Passage to read
■ ■ ■

Normalizing flows for insurance severity distribution modelling.

The problem

The standard approach to severity modelling — lognormal GLM, gamma GLM — makes a strong bet on the distribution family. The family governs the tail, the shape, the response to rating factors. Most of that bet is untestable on training data and wrong in the upper tail, where the money is.

For UK motor bodily injury, this matters acutely. BI severity is bimodal: soft-tissue claims cluster around GBP 5,000; catastrophic injury claims (spinal, brain injury) follow a power law from GBP 100,000 upward. A lognormal fits neither mode well and dramatically misrepresents the tail. A pricing team using lognormal TVaR(0.99) to price their catastrophic injury layer is using the wrong number.

Normalizing flows drop the family assumption entirely. A Neural Spline Flow (NSF) learns the full conditional distribution p(severity | rating factors) from data. The Hickling & Prangle (ICML 2025) Tail Transform Flow (TTF) adds GPD-like heavy tails on top, with tail weight parameters estimated from the data via the Hill estimator.

The result is a model that can represent bimodality, shape changes by rating factor, and calibrated heavy tails — without choosing a parametric family.

What this library provides

  • SeverityFlow — unconditional severity distribution
  • ConditionalSeverityFlow — p(severity | rating factors)
  • TTF tail layer (Hickling & Prangle 2025), optional
  • TVaR, ILF curves, LEV, reinsurance layer pricing from flow samples
  • Diagnostics: PIT histogram, QQ plot, tail index comparison, AIC/BIC table vs parametric benchmarks
  • Synthetic UK motor BI data generator (bimodal DGP, known tail index) for testing

Install

pip install insurance-nflow

PyTorch is required. For CPU-only (recommended for most pricing teams):

pip install torch --index-url https://download.pytorch.org/whl/cpu
pip install insurance-nflow

This is roughly 900MB of PyTorch plus the library. The API hides all PyTorch from the user; you interact with numpy arrays throughout.

Quickstart

Unconditional severity

import numpy as np
from insurance_nflow import SeverityFlow

# Load your claims data
claims = np.array([...])  # positive GBP amounts

# Fit a flow with heavy-tail extension
flow = SeverityFlow(
    n_transforms=6,
    tail_transform=True,   # Hickling 2025 TTF
    tail_mode='fix',       # pre-estimate tail params via Hill, then fix
    max_epochs=200,
    patience=20,
)
result = flow.fit(claims)

print(result)
# SeverityFlowResult(val_logL=-9.2341, AIC=1234567.8, n_params=97412, lambda+=0.612, epochs=143)

# Actuarial outputs
print(flow.tvar(0.99))          # TVaR(99%) in GBP
print(flow.quantile(0.995))     # VaR(99.5%) in GBP

# ILF curve
ilf = flow.ilf(
    limits=[50_000, 100_000, 250_000, 500_000, 1_000_000],
    basic_limit=50_000,
)
# {50000.0: 1.0, 100000.0: 1.31, 250000.0: 1.72, ...}

Conditional severity (with rating factors)

■ ■ ■

Problem
Answer these questions using the text on normalizing flows, marking each answer with its letter.
(a) Around what amount do soft-tissue bodily injury claims cluster?
(b) How are the tail weight parameters of the Tail Transform Flow estimated?
(c) What kind of arrays does the user work with when using the library?

Source data
■ ■ ■

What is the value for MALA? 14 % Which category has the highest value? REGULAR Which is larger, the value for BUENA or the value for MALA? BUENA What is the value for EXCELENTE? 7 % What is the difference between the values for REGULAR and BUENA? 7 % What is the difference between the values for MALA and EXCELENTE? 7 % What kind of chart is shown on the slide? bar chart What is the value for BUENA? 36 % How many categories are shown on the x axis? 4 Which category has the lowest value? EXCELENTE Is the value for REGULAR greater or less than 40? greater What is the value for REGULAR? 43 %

■ ■ ■

Written solution
(a) Around GBP 5,000.
(b) They are estimated from the data via the Hill estimator.
(c) Numpy arrays.